Do Germany and Japan have ww2 movies

I’m watching Dunkirk and am wondering if modern axis nations have ww2 movies.

I wouldn’t be surprised if Japan does, but Germany seems like they’d probably not have movies about ww2.

Das Boot comes to mind.

Japan has anime and video games where not only do they win WW2, they’re also portrayed as being in the right.

Well, there’s *Downfall *of course.

I haven’t looked at all of these articles or these, but several of them are about World War II.

I’m mainly familiar with Japanese movies covering the effects of the war on civilians at home, not the soldiers at war. Among those are the classic animated films Graveyard of Fireflies and Barefoot Gen and the brand new classic In This Corner of the World.

Those three movies show the horror of the war pretty matter-of-factually without explicitly trying to demonize Amierica, but there is a two-part TV movie that I wish I could remember the name of that was laughably over the top. It was aired on some anniversary of the end of WWII (likely the 65th) and I saw a fansubbed version. The story followed multiple people including (doctors at a hospital) as they go about their dramatic, traumatic lives, then in the last half of the last episode the US military tracks down and kills them one by one.
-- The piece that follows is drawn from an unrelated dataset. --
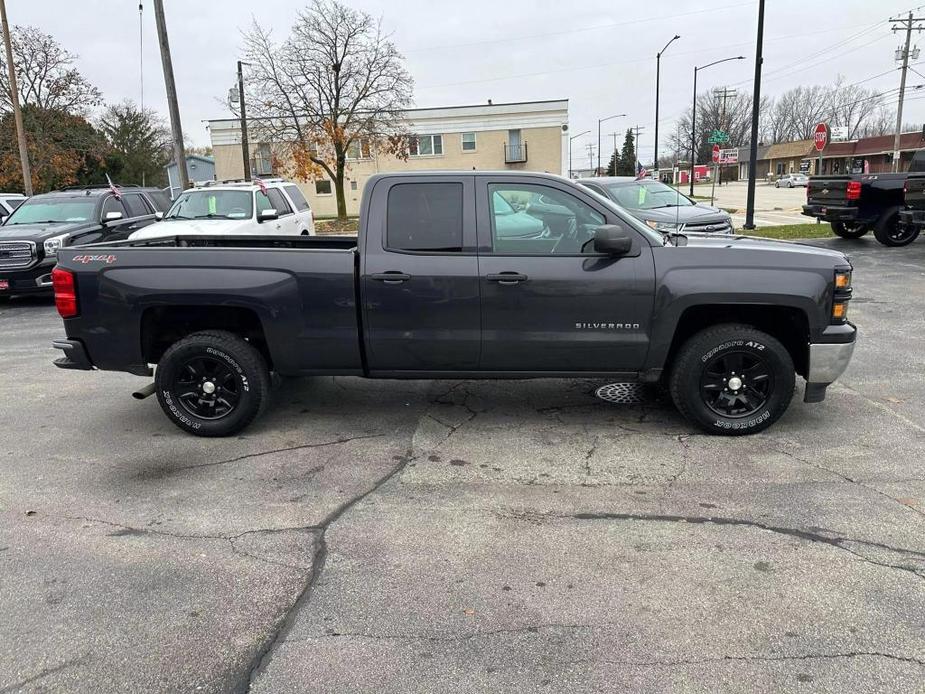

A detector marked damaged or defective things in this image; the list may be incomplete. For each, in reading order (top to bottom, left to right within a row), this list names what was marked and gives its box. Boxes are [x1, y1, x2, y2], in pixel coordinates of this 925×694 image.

Really. A US fighter strafes a train, then breaks off to chase down and shoot the one guy (who had been one of the starring characters) when he got off the train. And in a different location a different plane strafes another character. And in one of the biggest overkills, two characters have just reunited on a beach when a formation of bombers heading to bomb the city drop one of their bombs on top of the couple (who were a good distance from the target area.) They did everything except have the scenes cut to views of the American pilots twirling their pencil mustaches and cackling maniacally.
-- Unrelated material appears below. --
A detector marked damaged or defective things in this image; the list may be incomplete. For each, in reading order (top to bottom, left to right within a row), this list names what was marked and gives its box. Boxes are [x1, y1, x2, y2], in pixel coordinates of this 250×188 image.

Here are a couple of lists. Some of the movies I want to track down myself–for example, this one, because I like a few of Yôji Yamada’s other movies.

Germany, Pale Mother covers about ten years from before the war to the allied occupation. Needless to day, it is not a good first date movie.

When I was in high school, we saw a German movie in which two Jungen grew up between the wars. One followed Hitler, the other married a cute Danish babe and was conscripted into the army. They all survived the war, but the guy who was a Party official was eventually charged with war crimes. His problem was solved when he fell down an elevator shaft, a la Diana Muldaur in LA Law.

I don’t remember the name of the movie, but it was pretty good without being depressingly serious.

It seems from their movies that Japan didn’t learn the same lesson from the war that Germany did. At least some of the people making these movies seem to think Japan was somehow a victim in WWII rather than a particularly vicious aggressor that raped and butchered their way across most of Asia.

Kon Ichikawa’s 1959 film adaptation of shohei Ooka’s Fires On the Plain.

The German film Stalingrad is one of the most brutal and gutwrenching war films I have seen.

Germany certainly has had war movies, but of course they would be different from those made by the winners, and would reflect the expectations of the time they were made (so, not much appetite for heroics or comic capers for at least 20 years after the war, for example). Also, there’d be a difference between the imperatives governing commercial cinema and public service TV, which has produced a number of serious dramas trying to encompass the experience of the time, rather than battle spectaculars.

The only Italian-made WW2 movie I can think of is Mediterraneo, which is about the joys of skiving off.

Well, there’s of course life is Beautiful (La Vita è Bella - 1997). Remember Roberto Beningni? “I Luooove eeevr’bodeeeh!!” Won three Academy Awards

Actually, just last year, the German- Danish production *Land of Mine * (Under Sandet - 2015) was a big hit in Europe and got nominated for Best movie in a Foreign Language. Very depressing movie.

If we are talking about the *actual *war, A couple of years back a German TV series about young soldiers during the War, Generation War (Unsere Mütter, unsere Väter - 2013) was all the rage

Miyazaki’s The Wind Rises. It’s about the aircraft designer who designed the Japanese ‘Zero’ planes used in WW2.

Didn’t that guy also go on to play lead guitar in Loudness?

I saw “Die Brücke” a long time ago and liked it a lot. Be warned, it’s a bleak, bleak movie. It’s about a group of german schoolboys who gets drafted in the last months of the war. With minimal training and some panzerfausts they are ordered to defend the titular bridge. It’s on YouTube so you can see for yourself.

https://www.google.dk/url?sa=t&source=web&rct=j&url=%23&ved=0ahUKEwjXwdTa0LHYAhWBLlAKHVaPAvEQxa8BCCUwAQ&usg=AOvVaw0VTJzWxrN8ZFOD4xbU2nov

This link should work:

Neither link works.

The Marriage of Maria Braun
MacArthur’s Children

These are both mainly about the occupation/immediate aftermath of the war.

Depressing yes, but very good. I recommend it.